Figure 2.

Differential gene expression in STEMI vs. NSTEMI matched patients. Statistical analysis was performed by negative binomial Generalized Linear Model, controlling for multiple testing using the false discovery rate (FDR) by the Benjamini-Hochberg procedure. (a) Heatmap depicting relative expression abundance of differentially expressed (DE) genes (FDR-adjusted P < 0.05) in STEMI (n = 15) vs. NSTEMI (n = 15) patients, matched for age, sex, and cardiovascular risk factors. Unsupervised average-linkage hierarchical clustering based on Spearman dissimilarity matrix allowed complete separation between STEMI and NSTEMI, suggesting that these 323 DE genes strongly associated with the specific AMI phenotype. Gene expression levels were expressed as log₂ transformed normalized counts and displayed as gradient colours from higher (dark orange) to lower (dark blue). (b) Volcano plot depicting log₂ mean fold-differences (STEMI vs. NSTEMI, n = 15 for both groups, x-axis) versus −log₁₀ P-values (y-axis) of all genes, stemming from the differential analysis not corrected for the level of cardiac troponin I (cTnI) on admission. Significant DE genes are coloured: 151 annotated (red dots) and 29 unannotated (pink) genes were over-expressed in STEMI, whereas 113 annotated (blue dots) and 30 unannotated (light blue) genes in NSTEMI. (c) Volcano plot showing results of differential expression analysis in the same patient groups after correction for admission cTnI. Among the 153 DE genes standing the correction (FDR < 0.05), 64 annotated and 14 unannotated genes were over-expressed in STEMI and 57 annotated and 18 unannotated genes in NSTEMI. The average expression levels, the mean fold-differences, and the significance levels of all genes detected in STEMI (n = 15) vs. NSTEMI (n = 15) patients’ peripheral blood, for both the uncorrected and the cTnI-corrected models, are given in Supplementary Table S1.

※

[PROMPT 1]:
Answer these questions from the Figure 2 legend, one line each:
(a) Which procedure was used to control the false discovery rate?
(b) How many differentially expressed genes remained significant after correction for admission cTnI?
(c) In panel (b), which color marks the annotated genes over-expressed in NSTEMI?
[PROMPT 2]: Summarize the Figure 2 legend in two sentences.
[PROMPT 3]: List every color named in the Figure 2 legend.

※

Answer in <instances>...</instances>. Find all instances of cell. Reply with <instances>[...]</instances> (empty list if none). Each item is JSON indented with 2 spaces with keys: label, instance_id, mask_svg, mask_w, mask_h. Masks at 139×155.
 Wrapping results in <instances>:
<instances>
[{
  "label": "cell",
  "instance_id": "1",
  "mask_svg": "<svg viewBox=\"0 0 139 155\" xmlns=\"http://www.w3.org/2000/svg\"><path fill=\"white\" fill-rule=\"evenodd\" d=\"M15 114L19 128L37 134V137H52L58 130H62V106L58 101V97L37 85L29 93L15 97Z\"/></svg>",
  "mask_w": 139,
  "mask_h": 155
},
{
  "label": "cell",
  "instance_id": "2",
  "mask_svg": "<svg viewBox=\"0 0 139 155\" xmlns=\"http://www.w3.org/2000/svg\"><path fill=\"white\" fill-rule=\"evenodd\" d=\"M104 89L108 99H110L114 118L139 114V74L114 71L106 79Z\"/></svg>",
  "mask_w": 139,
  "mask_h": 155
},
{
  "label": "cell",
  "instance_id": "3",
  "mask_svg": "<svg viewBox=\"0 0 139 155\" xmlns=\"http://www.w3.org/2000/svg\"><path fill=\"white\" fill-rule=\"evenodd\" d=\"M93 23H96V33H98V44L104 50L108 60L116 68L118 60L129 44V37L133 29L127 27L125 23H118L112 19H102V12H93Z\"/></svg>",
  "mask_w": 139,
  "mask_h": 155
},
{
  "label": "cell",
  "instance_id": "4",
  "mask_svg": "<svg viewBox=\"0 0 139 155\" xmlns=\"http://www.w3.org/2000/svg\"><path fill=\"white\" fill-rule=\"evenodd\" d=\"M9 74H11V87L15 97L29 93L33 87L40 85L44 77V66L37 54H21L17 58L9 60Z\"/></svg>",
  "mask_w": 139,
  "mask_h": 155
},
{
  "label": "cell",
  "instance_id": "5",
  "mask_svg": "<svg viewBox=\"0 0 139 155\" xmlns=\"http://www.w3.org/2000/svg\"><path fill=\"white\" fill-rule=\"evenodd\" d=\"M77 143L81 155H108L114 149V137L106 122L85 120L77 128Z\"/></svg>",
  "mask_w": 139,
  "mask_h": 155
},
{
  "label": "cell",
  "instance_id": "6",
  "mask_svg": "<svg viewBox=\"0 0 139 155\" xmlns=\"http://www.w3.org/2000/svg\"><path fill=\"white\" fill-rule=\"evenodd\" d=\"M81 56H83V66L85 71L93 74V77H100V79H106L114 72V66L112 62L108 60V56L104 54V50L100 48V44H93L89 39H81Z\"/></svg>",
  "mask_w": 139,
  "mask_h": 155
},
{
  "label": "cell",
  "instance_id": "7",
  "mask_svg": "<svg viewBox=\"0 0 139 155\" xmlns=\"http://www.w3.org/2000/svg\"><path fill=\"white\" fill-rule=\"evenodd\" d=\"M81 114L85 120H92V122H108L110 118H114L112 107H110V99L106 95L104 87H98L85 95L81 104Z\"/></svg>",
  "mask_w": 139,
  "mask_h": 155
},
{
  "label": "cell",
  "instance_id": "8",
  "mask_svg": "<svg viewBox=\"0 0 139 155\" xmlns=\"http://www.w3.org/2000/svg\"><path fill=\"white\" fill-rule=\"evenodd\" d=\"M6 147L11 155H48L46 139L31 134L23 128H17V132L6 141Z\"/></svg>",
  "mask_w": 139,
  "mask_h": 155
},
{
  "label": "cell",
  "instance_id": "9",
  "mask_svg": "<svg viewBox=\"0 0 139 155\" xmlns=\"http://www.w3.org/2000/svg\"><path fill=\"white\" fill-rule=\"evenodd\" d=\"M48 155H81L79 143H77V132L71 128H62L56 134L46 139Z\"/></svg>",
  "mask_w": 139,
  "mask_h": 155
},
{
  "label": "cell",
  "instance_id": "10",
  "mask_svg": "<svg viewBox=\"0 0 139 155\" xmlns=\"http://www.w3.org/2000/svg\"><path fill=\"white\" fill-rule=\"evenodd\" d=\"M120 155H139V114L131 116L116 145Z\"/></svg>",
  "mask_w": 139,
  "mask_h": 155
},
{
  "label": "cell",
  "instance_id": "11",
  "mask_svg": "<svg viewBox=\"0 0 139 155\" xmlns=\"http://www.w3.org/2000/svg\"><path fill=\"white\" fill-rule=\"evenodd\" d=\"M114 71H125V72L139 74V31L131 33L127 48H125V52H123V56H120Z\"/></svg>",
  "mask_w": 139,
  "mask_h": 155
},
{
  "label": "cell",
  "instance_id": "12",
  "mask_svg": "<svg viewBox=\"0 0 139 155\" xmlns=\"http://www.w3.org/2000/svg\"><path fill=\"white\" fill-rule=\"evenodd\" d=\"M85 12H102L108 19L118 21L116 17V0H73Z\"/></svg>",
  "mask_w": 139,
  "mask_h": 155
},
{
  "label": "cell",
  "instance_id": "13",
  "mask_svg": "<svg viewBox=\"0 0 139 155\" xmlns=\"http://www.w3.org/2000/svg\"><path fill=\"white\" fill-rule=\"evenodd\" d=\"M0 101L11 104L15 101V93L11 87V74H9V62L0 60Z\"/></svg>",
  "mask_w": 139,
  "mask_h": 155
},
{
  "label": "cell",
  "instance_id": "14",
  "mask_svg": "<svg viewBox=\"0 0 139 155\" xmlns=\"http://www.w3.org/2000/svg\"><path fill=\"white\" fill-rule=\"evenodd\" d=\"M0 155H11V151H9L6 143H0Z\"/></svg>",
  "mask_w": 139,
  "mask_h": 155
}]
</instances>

※

[TASK RESULT 1]:
(a) The Benjamini-Hochberg procedure.
(b) 153.
(c) Blue.

[TASK RESULT 2]: The legend describes differential gene expression in the peripheral blood of 15 STEMI and 15 NSTEMI patients matched for age, sex, and cardiovascular risk factors, analyzed with a negative binomial Generalized Linear Model and Benjamini-Hochberg false discovery rate control. Hierarchical clustering of the 323 differentially expressed genes completely separated STEMI from NSTEMI, and 153 of the genes remained significant after correction for cardiac troponin I on admission.

[TASK RESULT 3]: Dark orange, dark blue, red, pink, blue, light blue